- Given text:
This notebook successfully completed the complete mCODE translation workflow with **concurrent processing**:

✅ **Fetched** 5 clinical trials and 5 synthetic patients for breast cancer
✅ **Optimized** AI model parameters using existing files (no API calls)
✅ **Processed** all data into structured mCODE format
✅ **Generated** human-readable summaries
✅ **Stored** everything permanently in CORE Memory

### Generated Files:
- `raw_trials.ndjson` - Original clinical trial data
- `raw_patients.ndjson` - Original synthetic patient data
- `mcode_trials.ndjson` - Structured trial mCODE data
- `mcode_patients.ndjson` - Structured patient mCODE data
- `optimal_config.json` - Best AI model configuration

### Key Features:
- **Concurrent fetching**: 4 workers for API calls
- **Concurrent optimization**: 2 workers for model testing
- **Concurrent processing**: 8 workers for data conversion
- **File-only optimization**: Optimizer never uses APIs, only cross-validates existing files
- **Component-based**: Uses individual scripts for each step
- **Educational**: Each command is explained with context

### Next Steps:
- Explore the generated mCODE data
- Search CORE Memory for specific information
- Run the workflow with different conditions or parameters
- Integrate the processed data into other applications

- Data records:
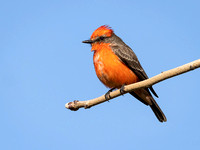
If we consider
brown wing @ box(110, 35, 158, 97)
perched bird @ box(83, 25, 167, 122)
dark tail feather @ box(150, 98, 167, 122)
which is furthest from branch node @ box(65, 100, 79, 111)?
dark tail feather @ box(150, 98, 167, 122)

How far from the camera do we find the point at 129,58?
8.62m

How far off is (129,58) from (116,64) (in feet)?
1.91

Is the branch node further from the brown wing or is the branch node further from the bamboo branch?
the brown wing

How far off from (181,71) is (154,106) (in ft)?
13.0

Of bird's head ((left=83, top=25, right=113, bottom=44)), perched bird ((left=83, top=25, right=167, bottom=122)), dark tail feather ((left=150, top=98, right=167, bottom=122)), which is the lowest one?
dark tail feather ((left=150, top=98, right=167, bottom=122))

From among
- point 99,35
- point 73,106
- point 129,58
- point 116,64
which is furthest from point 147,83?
point 99,35

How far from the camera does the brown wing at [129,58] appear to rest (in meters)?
8.45

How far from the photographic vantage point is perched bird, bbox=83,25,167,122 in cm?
815

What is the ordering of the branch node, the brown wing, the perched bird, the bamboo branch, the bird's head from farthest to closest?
the bird's head < the brown wing < the perched bird < the branch node < the bamboo branch

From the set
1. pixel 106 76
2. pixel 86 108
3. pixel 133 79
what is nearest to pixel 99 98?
pixel 86 108

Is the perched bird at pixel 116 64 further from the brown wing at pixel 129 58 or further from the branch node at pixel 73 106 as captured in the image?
the branch node at pixel 73 106

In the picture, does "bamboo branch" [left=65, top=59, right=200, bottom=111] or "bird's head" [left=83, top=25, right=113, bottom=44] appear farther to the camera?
"bird's head" [left=83, top=25, right=113, bottom=44]

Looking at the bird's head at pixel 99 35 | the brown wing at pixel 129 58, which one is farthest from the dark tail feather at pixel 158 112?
the bird's head at pixel 99 35

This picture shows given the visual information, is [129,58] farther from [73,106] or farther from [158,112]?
[73,106]
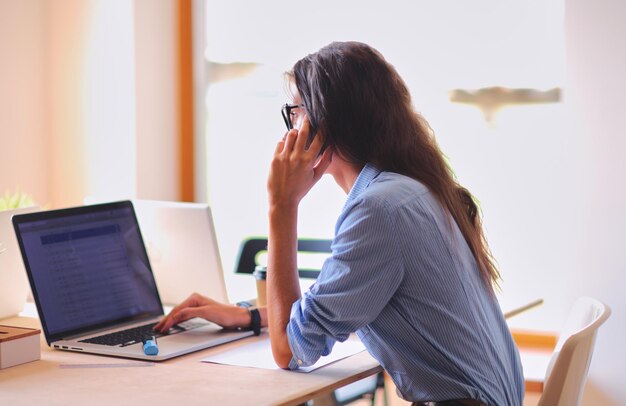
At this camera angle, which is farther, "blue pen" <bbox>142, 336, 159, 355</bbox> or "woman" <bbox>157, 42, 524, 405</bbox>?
"blue pen" <bbox>142, 336, 159, 355</bbox>

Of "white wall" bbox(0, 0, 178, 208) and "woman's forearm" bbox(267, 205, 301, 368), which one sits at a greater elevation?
"white wall" bbox(0, 0, 178, 208)

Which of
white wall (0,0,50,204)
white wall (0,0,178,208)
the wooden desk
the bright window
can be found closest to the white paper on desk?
the wooden desk

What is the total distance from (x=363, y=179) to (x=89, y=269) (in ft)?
2.43

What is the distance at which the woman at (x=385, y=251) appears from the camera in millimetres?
1633

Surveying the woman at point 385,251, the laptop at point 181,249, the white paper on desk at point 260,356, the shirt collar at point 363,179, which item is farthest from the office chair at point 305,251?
the shirt collar at point 363,179

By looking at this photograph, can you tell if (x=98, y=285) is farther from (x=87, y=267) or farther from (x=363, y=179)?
(x=363, y=179)

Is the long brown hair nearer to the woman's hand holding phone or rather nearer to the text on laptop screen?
the woman's hand holding phone

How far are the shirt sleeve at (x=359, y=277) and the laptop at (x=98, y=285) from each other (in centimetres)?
41

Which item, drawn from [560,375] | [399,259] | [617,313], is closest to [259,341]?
[399,259]

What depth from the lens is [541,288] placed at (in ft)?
10.3

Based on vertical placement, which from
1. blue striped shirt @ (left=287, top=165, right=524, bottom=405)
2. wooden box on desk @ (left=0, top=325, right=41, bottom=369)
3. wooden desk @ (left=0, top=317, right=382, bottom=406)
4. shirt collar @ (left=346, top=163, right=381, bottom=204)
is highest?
shirt collar @ (left=346, top=163, right=381, bottom=204)

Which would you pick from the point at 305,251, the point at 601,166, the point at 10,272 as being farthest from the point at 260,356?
the point at 601,166

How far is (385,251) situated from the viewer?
1630mm

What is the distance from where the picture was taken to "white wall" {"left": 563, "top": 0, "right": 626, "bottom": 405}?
274cm
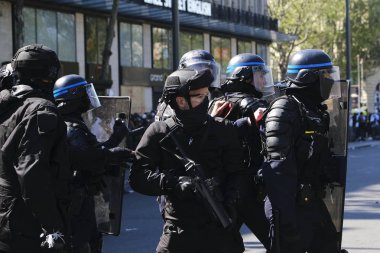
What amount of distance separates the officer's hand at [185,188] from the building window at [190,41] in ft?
99.2

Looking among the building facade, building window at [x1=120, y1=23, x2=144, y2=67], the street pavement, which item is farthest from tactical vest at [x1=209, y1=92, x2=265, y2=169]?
building window at [x1=120, y1=23, x2=144, y2=67]

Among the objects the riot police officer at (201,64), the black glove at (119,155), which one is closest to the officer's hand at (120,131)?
the riot police officer at (201,64)

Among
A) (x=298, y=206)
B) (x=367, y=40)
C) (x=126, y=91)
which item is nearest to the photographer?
(x=298, y=206)

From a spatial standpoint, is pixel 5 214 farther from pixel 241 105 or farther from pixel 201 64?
pixel 241 105

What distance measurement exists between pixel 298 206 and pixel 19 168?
5.51ft

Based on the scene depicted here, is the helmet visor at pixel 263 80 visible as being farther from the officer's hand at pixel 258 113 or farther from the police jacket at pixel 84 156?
the police jacket at pixel 84 156

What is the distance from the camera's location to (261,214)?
5215 mm

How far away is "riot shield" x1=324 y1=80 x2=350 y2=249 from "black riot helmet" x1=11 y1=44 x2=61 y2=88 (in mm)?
1818

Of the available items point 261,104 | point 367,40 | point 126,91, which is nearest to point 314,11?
point 367,40

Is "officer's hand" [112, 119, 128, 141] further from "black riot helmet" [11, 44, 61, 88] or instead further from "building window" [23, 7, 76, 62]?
"building window" [23, 7, 76, 62]

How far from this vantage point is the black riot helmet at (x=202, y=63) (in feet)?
16.8

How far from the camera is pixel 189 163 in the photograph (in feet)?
12.9

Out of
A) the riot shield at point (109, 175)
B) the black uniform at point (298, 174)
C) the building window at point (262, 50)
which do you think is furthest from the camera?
the building window at point (262, 50)

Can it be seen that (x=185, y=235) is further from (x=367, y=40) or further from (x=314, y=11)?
(x=367, y=40)
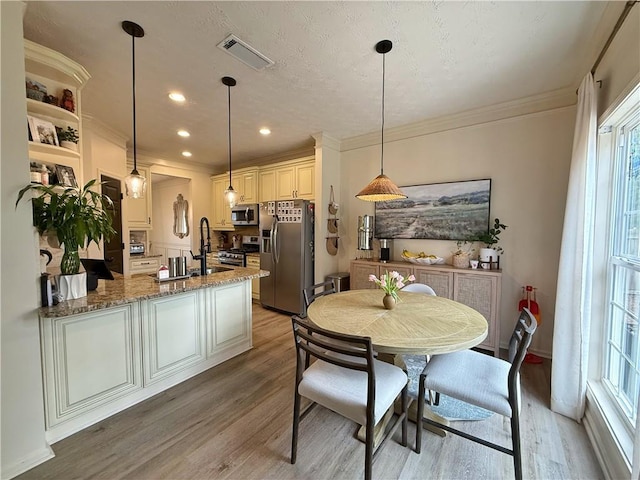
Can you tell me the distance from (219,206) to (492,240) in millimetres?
4950

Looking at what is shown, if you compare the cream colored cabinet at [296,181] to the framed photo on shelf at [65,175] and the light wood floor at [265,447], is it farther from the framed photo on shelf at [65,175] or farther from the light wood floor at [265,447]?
the light wood floor at [265,447]

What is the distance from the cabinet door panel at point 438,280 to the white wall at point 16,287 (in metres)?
3.27

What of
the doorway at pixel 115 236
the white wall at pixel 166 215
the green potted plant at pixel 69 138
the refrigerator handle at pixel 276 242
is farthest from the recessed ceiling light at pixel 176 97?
the white wall at pixel 166 215

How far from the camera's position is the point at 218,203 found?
579 centimetres

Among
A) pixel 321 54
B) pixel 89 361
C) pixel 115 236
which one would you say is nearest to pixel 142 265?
pixel 115 236

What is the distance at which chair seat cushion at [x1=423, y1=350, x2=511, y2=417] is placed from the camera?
4.80 ft

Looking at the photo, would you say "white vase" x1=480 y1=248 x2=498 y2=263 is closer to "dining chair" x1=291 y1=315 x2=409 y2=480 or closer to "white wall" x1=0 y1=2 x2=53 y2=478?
"dining chair" x1=291 y1=315 x2=409 y2=480

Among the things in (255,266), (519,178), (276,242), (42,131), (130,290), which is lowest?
(255,266)

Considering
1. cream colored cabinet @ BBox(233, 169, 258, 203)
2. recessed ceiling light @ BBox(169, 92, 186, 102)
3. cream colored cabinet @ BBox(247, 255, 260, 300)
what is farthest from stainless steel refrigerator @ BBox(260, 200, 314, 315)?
recessed ceiling light @ BBox(169, 92, 186, 102)

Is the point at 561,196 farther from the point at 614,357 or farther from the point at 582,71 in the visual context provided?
the point at 614,357

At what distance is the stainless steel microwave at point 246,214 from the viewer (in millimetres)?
4953

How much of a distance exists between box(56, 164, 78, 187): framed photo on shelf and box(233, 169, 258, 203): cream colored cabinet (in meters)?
2.94

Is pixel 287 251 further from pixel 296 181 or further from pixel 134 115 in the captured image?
pixel 134 115

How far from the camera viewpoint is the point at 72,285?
5.94ft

- Parts of the exercise:
[a] In the notebook summary, how many workers does concurrent processing use?
[b] List every file named under "Generated Files" in the notebook summary.
[c] From the notebook summary, extract the passage between "This notebook successfully" and "(no API calls)", inclusive.

- List of solutions:
[a] Eight workers, for data conversion.

[b]
- `raw_trials.ndjson`
- `raw_patients.ndjson`
- `mcode_trials.ndjson`
- `mcode_patients.ndjson`
- `optimal_config.json`

[c]
This notebook successfully completed the complete mCODE translation workflow with **concurrent processing**:

✅ **Fetched** 5 clinical trials and 5 synthetic patients for breast cancer
✅ **Optimized** AI model parameters using existing files (no API calls)